Please update the items below by changing "riverbank" to "shoreline" wherever it appears, leaving everything else the same.

(Saved data entries)

• • • • • • •

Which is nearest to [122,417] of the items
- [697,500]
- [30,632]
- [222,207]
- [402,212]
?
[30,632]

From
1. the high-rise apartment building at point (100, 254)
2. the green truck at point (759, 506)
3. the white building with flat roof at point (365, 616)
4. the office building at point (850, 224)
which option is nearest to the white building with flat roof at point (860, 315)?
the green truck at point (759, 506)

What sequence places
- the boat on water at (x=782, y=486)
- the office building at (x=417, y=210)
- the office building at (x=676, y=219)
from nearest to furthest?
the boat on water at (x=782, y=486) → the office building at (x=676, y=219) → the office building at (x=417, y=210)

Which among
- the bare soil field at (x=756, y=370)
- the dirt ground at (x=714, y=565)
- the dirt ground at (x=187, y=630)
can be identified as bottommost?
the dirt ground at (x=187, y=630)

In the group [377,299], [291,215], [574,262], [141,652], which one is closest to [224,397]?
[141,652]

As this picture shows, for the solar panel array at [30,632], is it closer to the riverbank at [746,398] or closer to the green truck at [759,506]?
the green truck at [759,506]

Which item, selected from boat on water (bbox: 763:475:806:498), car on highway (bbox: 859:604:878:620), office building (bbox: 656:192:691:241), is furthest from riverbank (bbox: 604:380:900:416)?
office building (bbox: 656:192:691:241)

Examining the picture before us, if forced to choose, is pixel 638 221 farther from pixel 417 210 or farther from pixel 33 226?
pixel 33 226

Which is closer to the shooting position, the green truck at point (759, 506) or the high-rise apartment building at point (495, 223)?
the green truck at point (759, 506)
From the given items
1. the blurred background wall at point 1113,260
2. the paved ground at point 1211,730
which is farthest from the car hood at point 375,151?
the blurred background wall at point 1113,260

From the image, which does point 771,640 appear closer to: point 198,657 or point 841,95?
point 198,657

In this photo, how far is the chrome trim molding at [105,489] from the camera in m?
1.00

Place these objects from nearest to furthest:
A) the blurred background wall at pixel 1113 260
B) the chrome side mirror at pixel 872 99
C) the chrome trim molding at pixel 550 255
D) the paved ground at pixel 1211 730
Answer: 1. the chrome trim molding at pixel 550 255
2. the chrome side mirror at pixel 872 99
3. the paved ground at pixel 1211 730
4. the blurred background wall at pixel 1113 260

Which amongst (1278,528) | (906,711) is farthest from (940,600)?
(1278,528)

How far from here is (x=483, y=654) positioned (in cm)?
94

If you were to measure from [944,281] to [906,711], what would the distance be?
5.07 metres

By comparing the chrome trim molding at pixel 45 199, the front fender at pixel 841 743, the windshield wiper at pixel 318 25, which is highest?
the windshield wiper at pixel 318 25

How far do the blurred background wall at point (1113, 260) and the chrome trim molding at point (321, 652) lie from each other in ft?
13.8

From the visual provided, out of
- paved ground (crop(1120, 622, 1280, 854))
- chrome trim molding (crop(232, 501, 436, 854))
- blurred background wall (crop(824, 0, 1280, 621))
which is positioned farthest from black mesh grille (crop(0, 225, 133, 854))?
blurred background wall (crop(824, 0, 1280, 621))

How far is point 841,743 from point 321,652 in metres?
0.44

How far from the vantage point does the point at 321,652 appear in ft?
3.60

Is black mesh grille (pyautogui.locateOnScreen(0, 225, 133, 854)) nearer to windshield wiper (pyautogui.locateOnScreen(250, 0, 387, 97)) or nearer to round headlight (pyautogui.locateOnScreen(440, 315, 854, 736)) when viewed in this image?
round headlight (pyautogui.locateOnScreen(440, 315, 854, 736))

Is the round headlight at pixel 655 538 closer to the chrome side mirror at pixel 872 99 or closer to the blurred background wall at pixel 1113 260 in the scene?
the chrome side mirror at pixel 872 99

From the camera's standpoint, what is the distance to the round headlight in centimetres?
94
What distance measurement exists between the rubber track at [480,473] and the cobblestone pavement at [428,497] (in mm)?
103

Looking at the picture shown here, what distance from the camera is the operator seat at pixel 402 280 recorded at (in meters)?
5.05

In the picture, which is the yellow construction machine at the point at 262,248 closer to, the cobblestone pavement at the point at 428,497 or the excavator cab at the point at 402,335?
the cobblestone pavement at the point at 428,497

• • • • • • •

(The response):
Which is nearest to [122,417] of the items
- [697,500]
- [30,632]
- [222,207]
- [402,212]
?
[30,632]

From
1. the high-rise apartment building at point (100, 254)
2. the green truck at point (759, 506)
3. the white building with flat roof at point (365, 616)
4. the office building at point (850, 224)
which option is nearest to the white building with flat roof at point (860, 315)?
the green truck at point (759, 506)

What sequence places
- the boat on water at (x=782, y=486)
- the office building at (x=417, y=210)
- the office building at (x=676, y=219)
from nearest to furthest?
the boat on water at (x=782, y=486) → the office building at (x=676, y=219) → the office building at (x=417, y=210)

Which among
- the bare soil field at (x=756, y=370)
- the dirt ground at (x=714, y=565)
- the dirt ground at (x=187, y=630)
can be identified as bottommost?
the dirt ground at (x=187, y=630)

In the group [377,299], [291,215], [574,262], [141,652], which one is closest to [224,397]?
[141,652]

As this picture shows, for the solar panel array at [30,632], is it closer to the shoreline at [746,398] or closer to the green truck at [759,506]?
the green truck at [759,506]

Which item, selected from boat on water (bbox: 763:475:806:498), car on highway (bbox: 859:604:878:620), office building (bbox: 656:192:691:241), is furthest from shoreline (bbox: 604:380:900:416)?
office building (bbox: 656:192:691:241)

Examining the picture before us, if forced to choose, is pixel 638 221 farther from pixel 417 210 or farther from pixel 33 226?
pixel 33 226

Which is closer to the shooting position, the green truck at point (759, 506) or the high-rise apartment building at point (495, 223)?
the green truck at point (759, 506)
From the given items
1. the blurred background wall at point 1113,260
2. the paved ground at point 1211,730
which is farthest from the car hood at point 375,151?
the blurred background wall at point 1113,260

From the image, which does point 771,640 appear closer to: point 198,657 or point 841,95?
point 198,657

In this photo, how far is the chrome trim molding at [105,489] from the camera in m?
1.00

Place these objects from nearest to furthest:
A) the blurred background wall at pixel 1113 260
B) the chrome side mirror at pixel 872 99
C) the chrome trim molding at pixel 550 255
D) the paved ground at pixel 1211 730
Answer: 1. the chrome trim molding at pixel 550 255
2. the chrome side mirror at pixel 872 99
3. the paved ground at pixel 1211 730
4. the blurred background wall at pixel 1113 260

Which amongst (1278,528) | (906,711) is farthest from (940,600)?
(1278,528)

How far from here is (x=483, y=654) positioned (in cm)?
94

If you were to measure from [944,281] to [906,711], what would the distance be?
5.07 metres

By comparing the chrome trim molding at pixel 45 199, the front fender at pixel 841 743, the windshield wiper at pixel 318 25, which is highest?
the windshield wiper at pixel 318 25

How far do the blurred background wall at point (1113, 260) and the chrome trim molding at point (321, 652) lie from each other in ft?
13.8

From the visual provided, out of
- paved ground (crop(1120, 622, 1280, 854))
- chrome trim molding (crop(232, 501, 436, 854))
- blurred background wall (crop(824, 0, 1280, 621))
which is positioned farthest from black mesh grille (crop(0, 225, 133, 854))?
blurred background wall (crop(824, 0, 1280, 621))

How far is point 841,743 from point 321,652 in metres?
0.44

How far from the vantage point does the point at 321,652 appear in ft?
3.60

Is black mesh grille (pyautogui.locateOnScreen(0, 225, 133, 854)) nearer to windshield wiper (pyautogui.locateOnScreen(250, 0, 387, 97)) or nearer to round headlight (pyautogui.locateOnScreen(440, 315, 854, 736)) when viewed in this image?
round headlight (pyautogui.locateOnScreen(440, 315, 854, 736))

Is the round headlight at pixel 655 538 closer to the chrome side mirror at pixel 872 99 or closer to the blurred background wall at pixel 1113 260 in the scene?
the chrome side mirror at pixel 872 99

From the camera's standpoint, what is the distance to the round headlight in centimetres?
94
What distance measurement exists between the rubber track at [480,473] and the cobblestone pavement at [428,497] (in mm)?
103

Looking at the picture shown here, what distance from the camera is the operator seat at pixel 402 280 recorded at (in meters)?
5.05

In the picture, which is the yellow construction machine at the point at 262,248 closer to, the cobblestone pavement at the point at 428,497 or the excavator cab at the point at 402,335?
the cobblestone pavement at the point at 428,497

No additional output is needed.